Who Built the Acropolis

Many people often wonder who were the people who built the incredible monuments of the Acropolis. The answer is simple… Iktinos and Kallicrates who were architects along with Phidias, the famous Greek sculptor.


Iktinos was an architect active in the mid 5th century BC and proof has been found that Callicrates and him built the Parthenon together.


Callicrates was an ancient Greek architect active in the middle of the fifth century BC. Apart from the Parthenon created with Iktinos he is also identified by an inscription as the architect of the Temple of Nike in the Sanctuary of Athena Nike on the Acropolis. Another inscription identifies Kallikrates as one of the architects of the Classical circuit wall of the Acropolis and Plutarch further states that he contracted to build the Middle of three amazing walls linking Athens and Piraeus.


He is known as the greatest sculptor of antiquity. He was from Athens and he participated in the project of rebuilding Athens after its destruction by Xerxes. His major works apart from the sculptures of the Parthenon, were the bronze Athena Promachos of the Acropolis, the outline of which is preserved to us on coins and the two chryselephantine statues of Athena inside the Parthenon and that of Zeus at Olympia.

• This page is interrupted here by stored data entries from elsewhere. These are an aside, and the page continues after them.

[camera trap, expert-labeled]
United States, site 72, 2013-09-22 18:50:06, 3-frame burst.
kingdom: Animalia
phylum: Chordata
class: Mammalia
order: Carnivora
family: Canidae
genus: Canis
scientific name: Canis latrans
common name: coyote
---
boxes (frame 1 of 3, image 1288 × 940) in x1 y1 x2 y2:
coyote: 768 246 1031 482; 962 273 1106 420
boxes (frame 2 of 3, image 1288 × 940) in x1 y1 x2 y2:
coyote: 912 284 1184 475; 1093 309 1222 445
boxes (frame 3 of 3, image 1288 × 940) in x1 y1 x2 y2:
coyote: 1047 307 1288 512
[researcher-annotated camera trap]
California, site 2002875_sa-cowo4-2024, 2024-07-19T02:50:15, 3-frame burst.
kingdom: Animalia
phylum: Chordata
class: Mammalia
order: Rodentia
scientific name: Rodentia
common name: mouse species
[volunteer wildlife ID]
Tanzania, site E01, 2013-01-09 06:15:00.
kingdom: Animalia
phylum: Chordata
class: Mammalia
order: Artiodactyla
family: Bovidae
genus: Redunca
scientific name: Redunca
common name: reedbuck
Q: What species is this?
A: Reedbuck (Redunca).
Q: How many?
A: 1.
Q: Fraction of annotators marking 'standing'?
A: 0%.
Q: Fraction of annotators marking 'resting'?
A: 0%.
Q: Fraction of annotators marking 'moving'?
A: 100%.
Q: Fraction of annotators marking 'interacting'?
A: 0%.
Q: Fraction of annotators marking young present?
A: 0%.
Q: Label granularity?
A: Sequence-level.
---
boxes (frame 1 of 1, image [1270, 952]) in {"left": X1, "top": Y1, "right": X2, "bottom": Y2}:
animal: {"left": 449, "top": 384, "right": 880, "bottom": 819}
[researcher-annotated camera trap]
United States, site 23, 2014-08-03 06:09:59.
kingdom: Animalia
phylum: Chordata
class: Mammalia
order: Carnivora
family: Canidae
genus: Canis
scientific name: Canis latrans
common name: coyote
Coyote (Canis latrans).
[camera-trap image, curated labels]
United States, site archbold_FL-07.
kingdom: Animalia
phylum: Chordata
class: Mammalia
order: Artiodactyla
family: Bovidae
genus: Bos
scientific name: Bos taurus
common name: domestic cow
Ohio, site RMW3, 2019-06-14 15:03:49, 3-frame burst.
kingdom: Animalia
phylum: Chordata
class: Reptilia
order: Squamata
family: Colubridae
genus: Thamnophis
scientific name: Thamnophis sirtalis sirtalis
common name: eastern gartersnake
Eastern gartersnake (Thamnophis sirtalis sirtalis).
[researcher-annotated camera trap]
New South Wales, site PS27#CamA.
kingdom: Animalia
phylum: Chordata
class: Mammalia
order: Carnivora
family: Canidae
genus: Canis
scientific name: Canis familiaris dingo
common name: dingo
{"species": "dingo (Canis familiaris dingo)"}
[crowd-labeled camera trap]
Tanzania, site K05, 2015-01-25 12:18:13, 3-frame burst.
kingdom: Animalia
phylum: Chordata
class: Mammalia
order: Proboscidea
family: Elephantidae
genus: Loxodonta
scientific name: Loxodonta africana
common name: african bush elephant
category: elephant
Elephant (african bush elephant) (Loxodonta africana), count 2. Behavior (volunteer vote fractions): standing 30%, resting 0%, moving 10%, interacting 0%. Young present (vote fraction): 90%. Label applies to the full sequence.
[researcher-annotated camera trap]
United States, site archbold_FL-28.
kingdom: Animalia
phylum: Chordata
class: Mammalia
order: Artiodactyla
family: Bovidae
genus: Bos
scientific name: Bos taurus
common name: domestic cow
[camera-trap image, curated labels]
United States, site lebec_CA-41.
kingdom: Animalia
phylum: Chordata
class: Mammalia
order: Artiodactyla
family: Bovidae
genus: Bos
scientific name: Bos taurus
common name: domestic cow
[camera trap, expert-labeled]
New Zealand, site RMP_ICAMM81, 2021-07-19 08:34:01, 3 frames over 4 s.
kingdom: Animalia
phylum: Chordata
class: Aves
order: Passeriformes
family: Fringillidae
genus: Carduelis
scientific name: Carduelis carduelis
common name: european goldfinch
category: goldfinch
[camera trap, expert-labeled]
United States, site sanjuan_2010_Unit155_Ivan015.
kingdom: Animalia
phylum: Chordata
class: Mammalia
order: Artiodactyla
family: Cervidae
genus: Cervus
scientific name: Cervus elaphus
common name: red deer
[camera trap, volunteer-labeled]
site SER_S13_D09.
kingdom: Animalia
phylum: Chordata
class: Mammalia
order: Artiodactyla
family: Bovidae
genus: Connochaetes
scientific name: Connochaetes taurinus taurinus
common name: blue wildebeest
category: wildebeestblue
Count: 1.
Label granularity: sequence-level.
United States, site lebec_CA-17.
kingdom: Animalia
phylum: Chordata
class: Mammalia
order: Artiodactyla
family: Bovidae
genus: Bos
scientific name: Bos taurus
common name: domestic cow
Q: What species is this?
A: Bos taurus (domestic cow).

Phidias was placed in charge of artistic activities as the superintendent of public works. He was commissioned to build the major statues for the city, and was paid by Pericles with money from the Delian League. It is generally believed that Phidias directed and supervised the construction of the Parthenon, as well as designing the sculptural decoration, of which the surviving pieces can be found in the British museum (the Elgin Marbles). Some of his work has been carried out by his assistants or pupils after his death, such as Agoracritus.

It is not certain how he died since he became the target of Pericles' political enemies, due to his close connection with him and he was also accused of stealing gold but he proved he was innocent and then he was charged with impiety based on the fact that he had included portraits of Pericles and himself in the decorations of Athena's shield. It was formerly believed that Phidias died in prison shortly after this, however it is now more likely that he was exiled to Elis were he lived out the rest of his days.